Our study has several strengths. First this was a secondary analysis of a well designed prospective study with well defined clinical outcomes, the population selected relevant to clinical practice. However, our study was limited by the inability to assess whether the non-angiogenic preeclamptic subjects who were delivered early would have had adverse outcomes had their pregnancies been allowed to progress. Although our data suggests that adverse outcomes other than iatrogenic preterm delivery would not occur in this group, we are not able to accurately classify these subjects and in particular to assess whether delivery prevented adverse outcomes. An additional limitation was sample size and no formal power calculation was done since this was a secondary analysis. More studies among larger cohorts are required to verify our conclusions, particularly with respect to some of the rare adverse outcomes such as eclampsia and fetal deaths. Future studies should also evaluate whether angiogenic factor measurements can not only predict short-term adverse outcomes, but also long term adverse outcomes including post-partum complications of preeclampsia.
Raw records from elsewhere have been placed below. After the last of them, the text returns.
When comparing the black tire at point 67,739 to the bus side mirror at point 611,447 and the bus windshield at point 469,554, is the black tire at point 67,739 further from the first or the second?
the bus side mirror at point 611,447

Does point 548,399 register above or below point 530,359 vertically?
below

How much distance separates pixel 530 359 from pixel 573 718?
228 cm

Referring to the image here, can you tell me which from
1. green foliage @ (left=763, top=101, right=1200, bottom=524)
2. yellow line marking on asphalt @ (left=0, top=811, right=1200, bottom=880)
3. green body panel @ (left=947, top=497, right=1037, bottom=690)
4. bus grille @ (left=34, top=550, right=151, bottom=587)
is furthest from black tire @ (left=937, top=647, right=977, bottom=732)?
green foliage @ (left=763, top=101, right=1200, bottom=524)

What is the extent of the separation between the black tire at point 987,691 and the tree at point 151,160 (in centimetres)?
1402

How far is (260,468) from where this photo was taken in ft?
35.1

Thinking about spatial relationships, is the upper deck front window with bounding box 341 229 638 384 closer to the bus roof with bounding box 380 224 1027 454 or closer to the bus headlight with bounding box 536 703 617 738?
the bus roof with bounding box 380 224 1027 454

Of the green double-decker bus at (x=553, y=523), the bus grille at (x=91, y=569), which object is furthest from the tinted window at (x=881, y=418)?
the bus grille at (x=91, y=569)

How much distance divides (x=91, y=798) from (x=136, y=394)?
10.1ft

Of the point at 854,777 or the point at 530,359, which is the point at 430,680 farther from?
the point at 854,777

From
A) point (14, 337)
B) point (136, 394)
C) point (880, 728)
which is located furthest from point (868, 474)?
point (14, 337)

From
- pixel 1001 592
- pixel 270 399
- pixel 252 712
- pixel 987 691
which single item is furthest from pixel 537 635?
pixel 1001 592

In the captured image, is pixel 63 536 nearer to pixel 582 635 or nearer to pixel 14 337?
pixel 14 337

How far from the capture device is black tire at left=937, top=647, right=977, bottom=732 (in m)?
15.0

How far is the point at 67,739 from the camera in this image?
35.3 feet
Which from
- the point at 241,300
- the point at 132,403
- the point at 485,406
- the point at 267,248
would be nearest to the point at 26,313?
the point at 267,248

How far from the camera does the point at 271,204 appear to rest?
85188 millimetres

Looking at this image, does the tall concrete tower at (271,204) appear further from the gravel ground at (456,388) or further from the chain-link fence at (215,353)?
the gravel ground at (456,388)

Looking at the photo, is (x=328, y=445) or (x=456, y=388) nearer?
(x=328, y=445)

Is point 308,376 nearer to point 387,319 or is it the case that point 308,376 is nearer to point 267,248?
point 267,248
In conclusion, if these observations are confirmed by others, serious thought should be given to incorporation of sFlt1 and PlGF into the definition of severe preeclampsia, to more accurately reflect the morbidity of true disease and the risk of adverse outcomes. Larger prospective studies using measurement of these factors (sFlt1/PlGF) should be conducted to confirm whether use of angiogenic factors in clinical decision making can decrease the incidence of preterm delivery and reduce recourse utilization without increasing the risk of adverse maternal and neonatal outcomes.
Supplementary Material
Precis.
Preeclampsia when associated with normal levels of circulating angiogenic proteins is a relatively benign variant of the disease, characterized by lower risk of adverse maternal and fetal/neonatal outcomes.
Acknowledgments
S.R. is supported by Harvard Diversity and Community Partnership Faculty Fellowship Award and K08HD068398-01A1 (NIH/NICHD). S.A.K is an investigator of the Howard Hughes Medical Institute. We thank Dawn McCullough, RN for patient recruitment and data collection.
Sources of funding
Harvard Diversity and Community Partnership Faculty Fellowship, NIH/NICHD and Howard Hughes Medical Institute.
Footnotes
Conflict of Interest/Disclosure(s)
Dr. Verlohren has served as a consultant to Roche Diagnostics. Dr. Thadhani is a co-inventor on patents related to the prediction of preeclampsia that has been out licensed to diagnostic companies and has financial interest in Aggamin LLC. Dr. Karumanchi is a co-inventor of multiple patents related to angiogenic proteins for the diagnosis and therapy of preeclampsia. These patents have been licensed to multiple companies. Dr. Karumanchi reports having served as a consultant to Roche and Beckman Coulter and has financial interest in Aggamin LLC. The remaining authors report no conflicts.